Carnegie Mellon University, the University of Pittsburgh and UPMC have joined forces to create the Pittsburgh Health Data Alliance, a powerful collaboration to transform big data in healthcare and wellness. This one-of-a-kind alliance is a wide-reaching commitment to advance technology and create new data-heavy health care innovations over the coming years, resulting in spin-off companies and furthering economic development in the region.
Today’s health care system generates massive amounts of data –patient information in the electronic health record, diagnostic imaging, prescriptions, genomic profiles, insurance records, even data from wearable devices. Information has always been essential for guiding the care of individuals, but computer tools now make it possible to use that data to provide deeper insights into disease itself.
For example, the use of smart data could help hospitals and doctors rapidly detect potential new outbreaks and immediately alert staff and authorities to take appropriate actions. Systems based around this principle of finding emerging events in complex data sets have already been made possible by collaborations among UPMC, Pitt, and CMU.
Pittsburgh Health Data Alliance Overview
The alliance, funded by UPMC, will see its work carried out by Pitt-led and CMU-led centers, with participation from all three institutions. The centers will work to transform the explosion of health-related data into new technologies, products and services to change the way diseases are prevented and how patients are diagnosed, treated and engaged in their own care.
Using health care data to its full potential will require close collaboration among the leading health sciences research at Pitt, world-class computer science and machine learning at CMU, and the clinical care, extensive patient data and commercialization expertise at UPMC. The close proximity among these organizations in Pittsburgh provide the ideal setting to transform all aspects of health care, not only in western Pennsylvania but around the world.
New Research Centers
The new research centers at CMU and Pitt will be funded over the next six years by UPMC and also will benefit from several hundred million dollars in existing research grants at all three institutions. They promise to create what UPMC CEO Jeffrey Romoff calls an “innovation ecosystem” for health data in the region.
The alliance will support applied research and commercialization, along with basic foundational research in medicine and computer science. Initially, the Pittsburgh Health Data Alliance will include two research and development centers: the Center for Machine Learning and Health (CMLH), led by founding director Eric Xing, Ph.D., a CMU professor in the Department of Machine Learning; and the Center for Commercial Applications of Healthcare Data (CCA), spearheaded by Michael Becich, M.D., Ph.D., chair of the Department of Biomedical Informatics at Pitt. Scientists from all three institutions will participate in the work of each center.
CMLH Research Focus
The CMLH will work on challenging problems at the intersections of health care and machine learning. Data from sources as varied as electronic medical records, genomic sequencing, insurance records and wearable sensors will be utilized to directly improve health care. For example, imagine a smartphone app that suggests the single dietary change that will most improve your health, based on your genetic makeup and medical history. Or suppose a physician receives an automatic alert when a patient enters the earliest stages of rejecting a transplanted organ and can react while the condition is most easily treatable. The center will focus on five areas: big health care data analytics; personalized medicine and disease modeling; issues of privacy, security and compliance in the context of big data; data-driven patient and provider education and training; and a new general framework for big data in health care.
CCA at the University of Pittsburgh Research Focus
The CCA at the University of Pittsburgh will research and invent new technology for potential use in commercial theranostics and imaging systems for patients and doctors. (Theranostics works to develop individualized therapies for various diseases, and to combine diagnostic and therapeutic capabilities.) These technologies will be based on intelligently engineered big data solutions. Some areas of focus for CCA will be: personalized medicine for understanding diseases such as cancer and various lung disorders; genomics and imaging data; and methods for data capture and health care analytics. A key goal is new technologies and methods to create actionable information.
UPMC Enterprises, the commercialization arm of UPMC, will lead the efforts to turn these innovative ideas into new, for-profit companies and jobs, building on its nearly 20-year track record of investing in and growing companies that solve health care problems.

Supplied entries
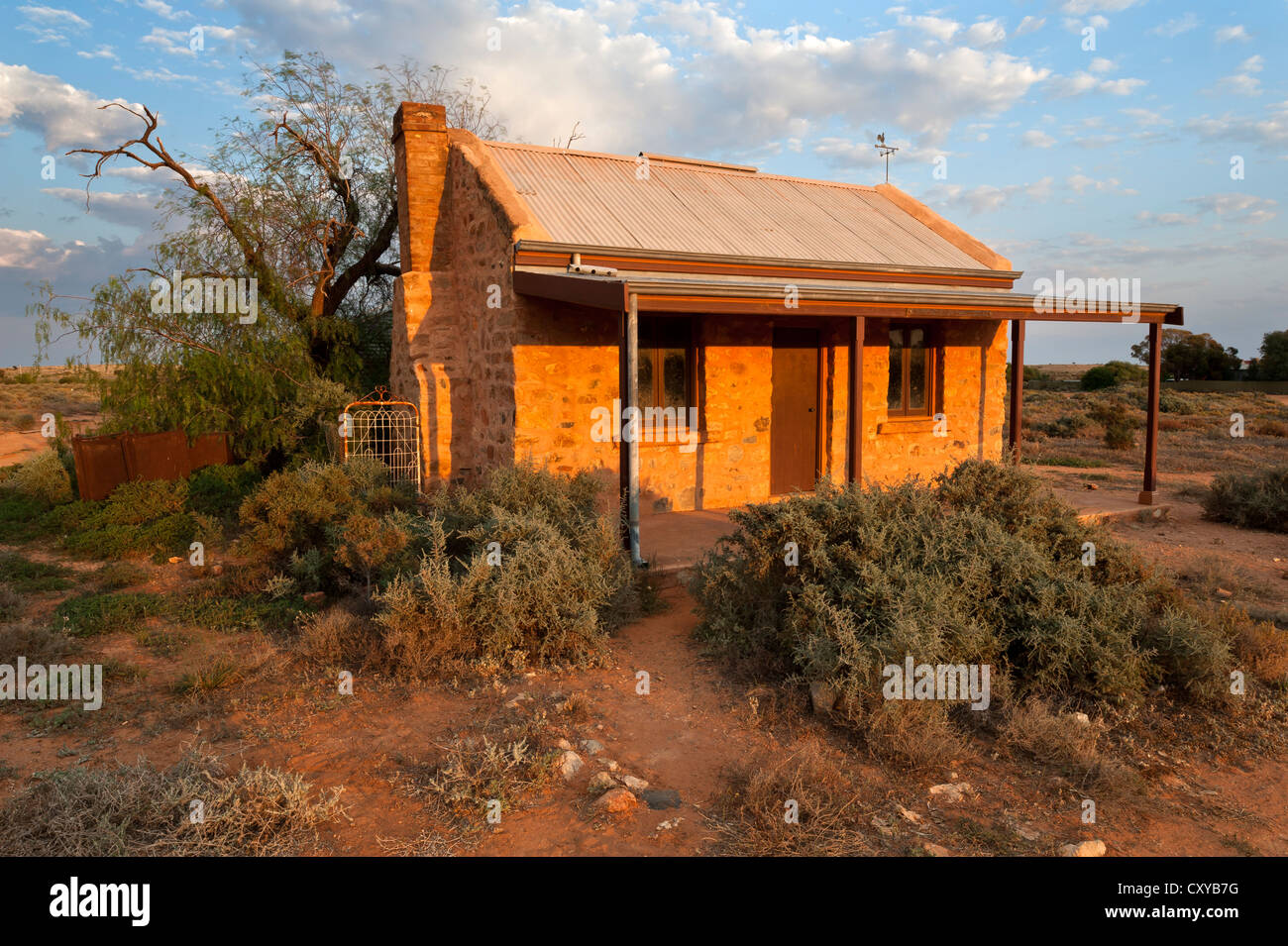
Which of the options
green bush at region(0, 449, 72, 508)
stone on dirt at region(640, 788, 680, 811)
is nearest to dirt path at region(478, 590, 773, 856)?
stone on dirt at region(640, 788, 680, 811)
* * *
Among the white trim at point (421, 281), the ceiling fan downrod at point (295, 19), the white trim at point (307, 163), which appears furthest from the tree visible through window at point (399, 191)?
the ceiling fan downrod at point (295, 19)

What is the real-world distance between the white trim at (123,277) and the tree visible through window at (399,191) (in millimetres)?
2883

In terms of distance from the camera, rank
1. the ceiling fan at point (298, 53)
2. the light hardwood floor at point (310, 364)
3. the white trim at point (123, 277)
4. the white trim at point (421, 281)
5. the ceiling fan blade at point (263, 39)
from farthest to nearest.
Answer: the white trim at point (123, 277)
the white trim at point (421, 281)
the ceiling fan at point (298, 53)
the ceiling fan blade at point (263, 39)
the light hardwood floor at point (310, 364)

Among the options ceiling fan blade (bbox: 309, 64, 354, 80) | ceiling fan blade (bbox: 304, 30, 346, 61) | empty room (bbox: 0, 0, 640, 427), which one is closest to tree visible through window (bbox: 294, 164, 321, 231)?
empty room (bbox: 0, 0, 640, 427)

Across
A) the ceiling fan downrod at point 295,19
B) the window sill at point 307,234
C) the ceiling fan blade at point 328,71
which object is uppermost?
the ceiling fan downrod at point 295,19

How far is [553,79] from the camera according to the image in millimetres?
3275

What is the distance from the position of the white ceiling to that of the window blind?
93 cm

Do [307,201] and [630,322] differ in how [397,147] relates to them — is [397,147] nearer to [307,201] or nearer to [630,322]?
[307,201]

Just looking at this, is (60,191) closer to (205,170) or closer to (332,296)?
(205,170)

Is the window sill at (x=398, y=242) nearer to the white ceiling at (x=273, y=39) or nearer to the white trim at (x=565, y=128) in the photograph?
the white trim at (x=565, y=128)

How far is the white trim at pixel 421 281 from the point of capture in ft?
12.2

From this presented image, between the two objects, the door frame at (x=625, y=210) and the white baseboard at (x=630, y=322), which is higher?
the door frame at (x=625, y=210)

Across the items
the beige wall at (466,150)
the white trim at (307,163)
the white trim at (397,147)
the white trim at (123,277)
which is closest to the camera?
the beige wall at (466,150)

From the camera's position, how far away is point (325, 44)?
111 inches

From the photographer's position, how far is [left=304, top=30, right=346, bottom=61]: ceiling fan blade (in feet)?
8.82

Goal of the exercise
Using the text on the Pittsburgh Health Data Alliance, explain in one to three sentences why Pittsburgh is described as the ideal setting for transforming health care.

Response box
The text attributes this to the close proximity of the three organizations in Pittsburgh. Using health care data to its full potential requires close collaboration among Pitt's health sciences research, CMU's computer science and machine learning, and UPMC's clinical care, extensive patient data and commercialization expertise.